2015-05-14 Thread Malcolm Wallace
I'd like to add a +1 to getting this fixed.  It bites us at work, where exact 
binary reproducibility of builds is strongly desirable.

Regards,
Malcolm

On 14 May 2015, at 17:38, George Colpitts wrote:

 Currently the priority of #4012 is normal, shouldn't it be at least high? 
 Also the milestone is 7.12.1, should it be 7.10.2?
 
 On Sun, May 10, 2015 at 3:39 PM, Mateusz Kowalczyk fuuze...@fuuzetsu.co.uk 
 wrote:
 Hi,
 
 I'd like to bring some attention to ticket #4012 about non-determinism.
 As many of you may know, the nix package manager distributes binaries
 throughout its binary caches. The binaries are shared as long as the
 hash of some of their inputs matches: this means that we can end up with
 two of the same hashes of inputs but thanks to #4012 means that the
 actual contents can differ.

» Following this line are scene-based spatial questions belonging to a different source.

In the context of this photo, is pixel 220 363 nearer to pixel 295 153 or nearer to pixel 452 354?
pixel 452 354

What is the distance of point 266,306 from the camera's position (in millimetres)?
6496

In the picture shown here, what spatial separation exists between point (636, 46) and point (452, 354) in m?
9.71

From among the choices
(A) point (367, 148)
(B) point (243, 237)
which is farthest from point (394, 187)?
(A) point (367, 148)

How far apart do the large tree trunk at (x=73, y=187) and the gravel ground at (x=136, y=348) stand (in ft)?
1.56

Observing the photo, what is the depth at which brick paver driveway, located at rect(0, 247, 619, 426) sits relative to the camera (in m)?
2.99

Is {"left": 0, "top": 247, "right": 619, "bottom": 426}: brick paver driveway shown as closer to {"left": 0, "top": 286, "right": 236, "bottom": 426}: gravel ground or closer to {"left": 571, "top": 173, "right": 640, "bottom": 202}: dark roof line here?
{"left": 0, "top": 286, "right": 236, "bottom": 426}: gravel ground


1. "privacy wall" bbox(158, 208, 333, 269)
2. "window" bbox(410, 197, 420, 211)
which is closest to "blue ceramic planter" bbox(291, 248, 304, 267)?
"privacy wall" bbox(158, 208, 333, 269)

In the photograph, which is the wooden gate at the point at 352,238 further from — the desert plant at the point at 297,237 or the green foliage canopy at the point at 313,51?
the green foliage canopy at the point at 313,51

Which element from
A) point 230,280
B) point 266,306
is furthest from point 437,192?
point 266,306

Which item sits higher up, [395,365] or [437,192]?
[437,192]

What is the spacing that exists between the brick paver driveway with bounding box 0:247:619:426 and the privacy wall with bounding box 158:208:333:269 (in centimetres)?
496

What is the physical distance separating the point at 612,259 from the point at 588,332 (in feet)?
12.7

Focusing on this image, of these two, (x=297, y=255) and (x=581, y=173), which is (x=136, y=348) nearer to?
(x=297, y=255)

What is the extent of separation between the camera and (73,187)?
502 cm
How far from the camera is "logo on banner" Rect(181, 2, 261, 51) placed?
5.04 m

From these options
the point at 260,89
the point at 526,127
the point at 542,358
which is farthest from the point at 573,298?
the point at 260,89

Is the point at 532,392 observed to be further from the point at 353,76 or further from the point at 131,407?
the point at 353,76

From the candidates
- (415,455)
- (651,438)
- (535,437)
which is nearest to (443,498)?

You end up with machines with some packages
 built locally and some elsewhere and due to non-determinism, the GHC
 package IDs don't line up and everything is broken.
 
 The situation was pretty bad in 7.8.4 in presence of parallel builds so
 we switched those off. Joachim's
 a477e8118137b7483d0a7680c1fd337a007a023b helped a great deal there and
 we were hopeful for 7.10. Now that 7.10.1 is out and people have been
 using and testing it, the situation turns out to be really bad: daily we
 get multiple reports from people about their packages ending up broken
 and our only advice is to do what we did back in 7.8 days which is to
 purge GHC and rebuild everything locally or fetch everything from a
 machine that already built it all, as long as the two don't mix. This is
 not really acceptable.
 
 See comment 76 on #4012 for an example of a rather simple file you can
 compile right now with nothing extra but -O and get different interface
 hash.
 
 This e-mail is just to raise awareness that there is a serious problem.
 If people are thinking about cutting 7.10.2 or whatever, I would
 consider part of this ticket to be a blocker as it makes using GHC
 reliably while benefitting from binary caches pretty much impossible.
 
 Of course there's the ‘why don't you fix it yourself’ question. I
 certainly plan to but do not have time for a couple more weeks to do so.
 For all I know right now, the fix to comment 76 might be easy and
 someone looking for something to hack on might have the time to get to
 it before I do.
 
 Thanks
 --
 Mateusz K.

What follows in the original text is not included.